Each Saturday night I was filled with dread. We used to have fun preparing for visitor Sundays—making the place spotless, prepping for special activities, guessing at how many visitors we’d get this time. Now it was a tension-filled day or two, as we tiptoed around hoping that Paige would not strike while we had a barnyard full of visitors.
After one particularly tension-filled Sunday, Jay had finally had enough. “We’re taking that woman to court,” he said.
With what money?
I thought.
“She’s ruining the Gentle Barn,” he said. “She’s destroying our business. Our kids are upset. We’re going to stop her.”
The next day we started calling around in search of legal guidance, and the following days were filled with research and meetings and phone consultations. Could we fight this in court? Did we have a case that would hold up? How much would it cost?
Notices continued to arrive from Animal Control and also from Building and Safety, and the language was growing stronger with each letter. Get rid of your pigs and tear down your barn, or else. I started to wonder if we should even be trying to fight this at all or if it was simply time to give up. Maybe we needed to place the pigs in a good home, keep as many animals as we could privately, and shut down the Gentle Barn so we’d no longer be a target for those who wanted to hurt us.
We were still sorting through this tangle of questions, trying to get a foothold and find a path out, when the winter holidays arrived, bringing everything to a lull. The lawyers had gone out of town; the consultants took days to return our calls; even Paige seemed to be taking a break. So when a horse rescue called and invited us to have a look around their place, we decided to jump on the opportunity to take a vacation from our troubles and get out of town for the day with our kids.

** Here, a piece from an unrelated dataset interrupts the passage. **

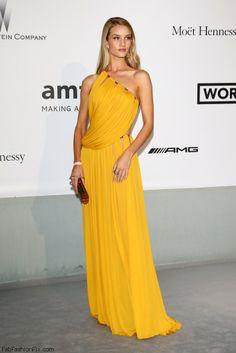 Rosie Huntington-Whiteley in Emilio Pucci dress at Cannes amfAR Gala 2014.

I’d heard a lot about this horse rescue but had never done the hour-long trip up to Ojai to see it. We drove on out of the city and through the rolling hills that were lush and green this time of year. An hour later we headed through the gate and onto a property covered with ancient oak trees, and I could feel my body begin to relax. Our host, Liz, greeted us with a huge smile and then took us out to the stalls housing the rescued horses. We had packed along some carrots and apples for them and walked from stall to stall giving them treats. There was the tiny pony who served as their mascot, then a gorgeous chestnut mare trained in dressage, a tall black quarter horse who was terrific at trail riding, and several other horses eager to say hello and accept our offerings. These particular horses were in great shape and had mostly ended up here because their owners had moved away or lost a job and could no longer afford the upkeep.
Then I came to the stall of a gray mare. Unlike the other horses, she didn’t come get a treat but instead stood way at the back of her stall. I climbed over the rail and walked slowly to her. “Hey there, girl,” I cooed to her as I approached. “What’s going on? Don’t you want a treat?” I held a carrot out to her, but there was no response. Then I took out a piece of apple and held it right under her nose. Still no response.
“What’s going on with that gray mare?” I asked Liz.
“That’s Blue,” she said. Blue had lived for many years at a home with another horse. When the family’s kids had grown up and gone
off to college, the two horses had been dumped at the rescue. “The other horse, Sasha, got adopted out. Blue didn’t. She’s been like this ever since.”
“What’s going to happen with her?”
“Well, just like Sasha, Blue’s a kid pony, so she’ll probably be adopted by another kid. When that kid outgrows her, she’ll go to another kid.”